Work to be completed -> Copy all of the data below word for word, leaving out nothing and changing nothing.

Information supplied ->
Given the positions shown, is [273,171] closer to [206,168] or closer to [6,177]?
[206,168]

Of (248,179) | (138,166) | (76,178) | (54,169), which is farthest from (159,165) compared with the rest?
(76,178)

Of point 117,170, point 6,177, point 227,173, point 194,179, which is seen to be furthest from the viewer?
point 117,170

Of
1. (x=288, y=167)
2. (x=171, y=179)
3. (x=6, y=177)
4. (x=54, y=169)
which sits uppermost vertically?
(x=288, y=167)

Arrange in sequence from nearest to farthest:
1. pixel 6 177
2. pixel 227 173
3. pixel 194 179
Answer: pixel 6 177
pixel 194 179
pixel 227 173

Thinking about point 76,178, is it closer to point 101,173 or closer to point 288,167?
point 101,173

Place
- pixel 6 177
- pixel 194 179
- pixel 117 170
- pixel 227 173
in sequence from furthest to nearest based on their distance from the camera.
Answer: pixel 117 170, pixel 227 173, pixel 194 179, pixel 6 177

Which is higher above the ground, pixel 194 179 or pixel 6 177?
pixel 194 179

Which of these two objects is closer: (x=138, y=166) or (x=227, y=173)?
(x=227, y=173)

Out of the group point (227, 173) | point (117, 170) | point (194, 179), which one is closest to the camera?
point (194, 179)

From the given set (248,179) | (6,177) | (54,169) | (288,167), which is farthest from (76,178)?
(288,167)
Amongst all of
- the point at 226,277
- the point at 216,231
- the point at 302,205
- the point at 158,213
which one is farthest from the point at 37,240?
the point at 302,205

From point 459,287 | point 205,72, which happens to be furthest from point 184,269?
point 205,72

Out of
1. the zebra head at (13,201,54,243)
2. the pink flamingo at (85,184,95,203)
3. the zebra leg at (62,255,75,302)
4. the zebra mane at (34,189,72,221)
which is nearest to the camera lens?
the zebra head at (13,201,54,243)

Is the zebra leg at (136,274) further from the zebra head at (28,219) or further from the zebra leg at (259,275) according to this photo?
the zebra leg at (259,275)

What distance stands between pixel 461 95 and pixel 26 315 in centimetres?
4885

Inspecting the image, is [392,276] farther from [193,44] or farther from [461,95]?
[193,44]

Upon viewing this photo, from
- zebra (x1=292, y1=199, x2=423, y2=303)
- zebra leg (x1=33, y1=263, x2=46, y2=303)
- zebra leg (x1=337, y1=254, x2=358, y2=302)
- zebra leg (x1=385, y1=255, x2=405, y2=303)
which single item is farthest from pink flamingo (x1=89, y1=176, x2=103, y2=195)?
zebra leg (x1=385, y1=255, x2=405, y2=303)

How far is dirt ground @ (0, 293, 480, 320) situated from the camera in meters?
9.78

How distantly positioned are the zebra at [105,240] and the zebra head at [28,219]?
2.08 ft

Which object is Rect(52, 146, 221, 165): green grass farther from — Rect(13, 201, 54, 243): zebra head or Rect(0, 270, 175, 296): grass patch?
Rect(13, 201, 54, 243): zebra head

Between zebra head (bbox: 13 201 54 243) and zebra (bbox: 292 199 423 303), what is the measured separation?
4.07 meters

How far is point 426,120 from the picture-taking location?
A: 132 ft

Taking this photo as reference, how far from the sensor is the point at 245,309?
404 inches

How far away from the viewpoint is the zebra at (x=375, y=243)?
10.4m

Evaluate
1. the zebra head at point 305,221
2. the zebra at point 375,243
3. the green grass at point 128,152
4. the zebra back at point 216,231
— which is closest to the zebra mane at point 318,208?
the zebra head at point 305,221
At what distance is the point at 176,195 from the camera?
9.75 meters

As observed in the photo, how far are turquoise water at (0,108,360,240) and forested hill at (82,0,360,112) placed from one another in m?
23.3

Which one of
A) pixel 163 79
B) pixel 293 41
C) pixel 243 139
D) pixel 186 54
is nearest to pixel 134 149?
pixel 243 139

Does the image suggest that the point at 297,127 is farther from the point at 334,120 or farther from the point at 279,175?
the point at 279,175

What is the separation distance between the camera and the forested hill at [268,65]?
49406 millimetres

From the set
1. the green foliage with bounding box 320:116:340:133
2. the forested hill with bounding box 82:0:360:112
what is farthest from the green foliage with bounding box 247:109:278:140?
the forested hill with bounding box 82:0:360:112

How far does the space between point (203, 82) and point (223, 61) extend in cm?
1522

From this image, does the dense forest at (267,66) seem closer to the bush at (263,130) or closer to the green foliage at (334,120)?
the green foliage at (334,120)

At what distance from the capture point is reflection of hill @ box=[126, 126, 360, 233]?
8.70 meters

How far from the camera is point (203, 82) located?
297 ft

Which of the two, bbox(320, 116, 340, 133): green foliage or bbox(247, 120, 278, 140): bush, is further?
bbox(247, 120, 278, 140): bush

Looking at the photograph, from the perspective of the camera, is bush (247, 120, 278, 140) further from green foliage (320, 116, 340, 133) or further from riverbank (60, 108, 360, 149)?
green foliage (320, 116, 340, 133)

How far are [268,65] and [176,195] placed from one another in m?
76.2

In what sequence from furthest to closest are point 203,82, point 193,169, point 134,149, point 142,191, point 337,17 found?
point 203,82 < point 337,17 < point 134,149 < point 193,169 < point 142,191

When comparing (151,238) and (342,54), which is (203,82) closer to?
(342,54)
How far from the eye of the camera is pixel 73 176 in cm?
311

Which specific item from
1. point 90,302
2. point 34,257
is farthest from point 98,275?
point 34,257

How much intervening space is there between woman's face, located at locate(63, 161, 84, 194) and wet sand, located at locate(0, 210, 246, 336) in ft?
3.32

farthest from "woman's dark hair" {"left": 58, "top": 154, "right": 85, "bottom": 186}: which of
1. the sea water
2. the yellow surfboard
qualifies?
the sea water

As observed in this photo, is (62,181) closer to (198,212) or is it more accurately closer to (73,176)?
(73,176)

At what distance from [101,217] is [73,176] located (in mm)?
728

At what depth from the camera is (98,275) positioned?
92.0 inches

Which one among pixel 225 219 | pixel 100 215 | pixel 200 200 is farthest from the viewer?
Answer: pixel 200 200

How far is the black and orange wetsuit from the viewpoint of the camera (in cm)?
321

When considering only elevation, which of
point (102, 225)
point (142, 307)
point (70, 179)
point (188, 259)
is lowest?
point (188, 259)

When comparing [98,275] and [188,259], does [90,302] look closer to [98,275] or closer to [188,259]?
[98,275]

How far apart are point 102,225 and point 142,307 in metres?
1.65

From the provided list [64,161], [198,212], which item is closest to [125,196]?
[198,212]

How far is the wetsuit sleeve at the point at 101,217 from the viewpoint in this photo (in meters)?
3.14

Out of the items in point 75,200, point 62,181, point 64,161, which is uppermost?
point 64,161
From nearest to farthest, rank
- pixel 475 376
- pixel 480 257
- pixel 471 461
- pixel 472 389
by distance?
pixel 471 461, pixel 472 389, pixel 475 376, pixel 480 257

Output for this task ->
Given the positions shown, is [273,171] closer to [206,168] or closer to [6,177]?
[206,168]

Of (248,179) | (138,166) | (76,178) | (54,169), which is farthest from (159,165) compared with the rest?
(76,178)

Of point 117,170, point 6,177, point 227,173, point 194,179, which is seen to be furthest from the viewer?
point 117,170

Of
1. (x=288, y=167)
2. (x=171, y=179)
3. (x=6, y=177)
4. (x=54, y=169)
which sits uppermost vertically?
(x=288, y=167)

Arrange in sequence from nearest to farthest:
1. pixel 6 177
2. pixel 227 173
3. pixel 194 179
Answer: pixel 6 177
pixel 194 179
pixel 227 173

Thinking about point 76,178, is it closer to point 101,173 or closer to point 288,167?
point 101,173

Place
- pixel 6 177
- pixel 194 179
- pixel 117 170
- pixel 227 173
in sequence from furthest to nearest based on their distance from the camera.
Answer: pixel 117 170, pixel 227 173, pixel 194 179, pixel 6 177

Which is higher above the ground, pixel 194 179 or pixel 6 177?
pixel 194 179

Which of these two objects is closer: (x=138, y=166) or (x=227, y=173)?
(x=227, y=173)

Out of the group point (227, 173) | point (117, 170) | point (194, 179), which one is closest to the camera?
point (194, 179)

From the given set (248,179) | (6,177) | (54,169) | (288,167), which is farthest from (76,178)?
(288,167)
Amongst all of
- the point at 226,277
- the point at 216,231
- the point at 302,205
- the point at 158,213
which one is farthest from the point at 37,240?
the point at 302,205

From point 459,287 | point 205,72, which happens to be furthest from point 184,269?
point 205,72

Out of
1. the zebra head at (13,201,54,243)
2. the pink flamingo at (85,184,95,203)
3. the zebra leg at (62,255,75,302)
4. the zebra mane at (34,189,72,221)
which is nearest to the camera lens?
the zebra head at (13,201,54,243)

Is the zebra leg at (136,274) further from the zebra head at (28,219) or further from the zebra leg at (259,275) according to this photo?
the zebra leg at (259,275)

What distance stands between pixel 461 95 and pixel 26 315 in centimetres?
4885

Inspecting the image, is [392,276] farther from [193,44] or farther from [461,95]?
[193,44]

Upon viewing this photo, from
- zebra (x1=292, y1=199, x2=423, y2=303)
- zebra leg (x1=33, y1=263, x2=46, y2=303)
- zebra leg (x1=337, y1=254, x2=358, y2=302)
- zebra leg (x1=385, y1=255, x2=405, y2=303)
which single item is farthest from pink flamingo (x1=89, y1=176, x2=103, y2=195)?
zebra leg (x1=385, y1=255, x2=405, y2=303)

How far is dirt ground @ (0, 293, 480, 320) situated from the camera in meters?
9.78

How distantly positioned are the zebra at [105,240] and the zebra head at [28,219]?
2.08 ft

Which object is Rect(52, 146, 221, 165): green grass farther from — Rect(13, 201, 54, 243): zebra head or Rect(0, 270, 175, 296): grass patch?
Rect(13, 201, 54, 243): zebra head

Between zebra head (bbox: 13 201 54 243) and zebra (bbox: 292 199 423 303), what is the measured separation?
4.07 meters

How far is point 426,120 from the picture-taking location?
A: 132 ft

Taking this photo as reference, how far from the sensor is the point at 245,309?
404 inches

How far away from the viewpoint is the zebra at (x=375, y=243)?
10.4m

Evaluate
1. the zebra head at point 305,221
2. the zebra at point 375,243
3. the green grass at point 128,152
4. the zebra back at point 216,231
— which is closest to the zebra mane at point 318,208?
the zebra head at point 305,221
At what distance is the point at 176,195 from the camera?
9.75 meters

As observed in the photo, how far are turquoise water at (0,108,360,240) and forested hill at (82,0,360,112) placed from one another in m?
23.3

Which one of
A) pixel 163 79
B) pixel 293 41
C) pixel 243 139
D) pixel 186 54
is nearest to pixel 134 149?
pixel 243 139

Does the image suggest that the point at 297,127 is farther from the point at 334,120 or farther from the point at 279,175?
the point at 279,175

What is the separation distance between the camera and the forested hill at [268,65]?
49406 millimetres

From the set
1. the green foliage with bounding box 320:116:340:133
2. the forested hill with bounding box 82:0:360:112
what is farthest from the green foliage with bounding box 247:109:278:140?
the forested hill with bounding box 82:0:360:112

How far does the space between point (203, 82) and point (223, 61) extend in cm?
1522

From this image, does the dense forest at (267,66) seem closer to the bush at (263,130) or closer to the green foliage at (334,120)?
the green foliage at (334,120)

At what distance from the capture point is reflection of hill @ box=[126, 126, 360, 233]?
8.70 meters

How far from the camera is point (203, 82) located?
297 ft

Which of the two, bbox(320, 116, 340, 133): green foliage or bbox(247, 120, 278, 140): bush, is further?
bbox(247, 120, 278, 140): bush

Looking at the photograph, from the perspective of the camera, is bush (247, 120, 278, 140) further from green foliage (320, 116, 340, 133) or further from riverbank (60, 108, 360, 149)?
green foliage (320, 116, 340, 133)

How far are [268,65] and [176,195] placed from one another in m?
76.2

In what sequence from furthest to closest are point 203,82, point 193,169, point 134,149, point 142,191, point 337,17 found?
point 203,82 < point 337,17 < point 134,149 < point 193,169 < point 142,191

When comparing (151,238) and (342,54), which is (203,82) closer to?
(342,54)
How far from the eye of the camera is pixel 73 176 in cm?
311

Which specific item from
1. point 90,302
2. point 34,257
is farthest from point 98,275?
point 34,257

How much intervening space is there between woman's face, located at locate(63, 161, 84, 194) and wet sand, located at locate(0, 210, 246, 336) in ft?
3.32

farthest from "woman's dark hair" {"left": 58, "top": 154, "right": 85, "bottom": 186}: which of
1. the sea water
2. the yellow surfboard
qualifies?
the sea water

As observed in this photo, is (62,181) closer to (198,212) or is it more accurately closer to (73,176)?
(73,176)

At what distance from [101,217] is [73,176] located (in mm)?
728

At what depth from the camera is (98,275) positioned?
92.0 inches

Which one among pixel 225 219 | pixel 100 215 | pixel 200 200 is farthest from the viewer?
Answer: pixel 200 200

How far is the black and orange wetsuit from the viewpoint of the camera (in cm)?
321

When considering only elevation, which of
point (102, 225)
point (142, 307)
point (70, 179)
point (188, 259)
is lowest?
point (188, 259)

When comparing [98,275] and [188,259], does [90,302] look closer to [98,275] or closer to [188,259]?
[98,275]

How far apart are point 102,225 and point 142,307 in metres?
1.65

From the provided list [64,161], [198,212], which item is closest to [125,196]?
[198,212]

How far is the wetsuit sleeve at the point at 101,217 from the viewpoint in this photo (in meters)?
3.14

Out of the items in point 75,200, point 62,181, point 64,161, which is uppermost?
point 64,161
From nearest to farthest, rank
- pixel 475 376
- pixel 480 257
- pixel 471 461
- pixel 472 389
by distance?
pixel 471 461, pixel 472 389, pixel 475 376, pixel 480 257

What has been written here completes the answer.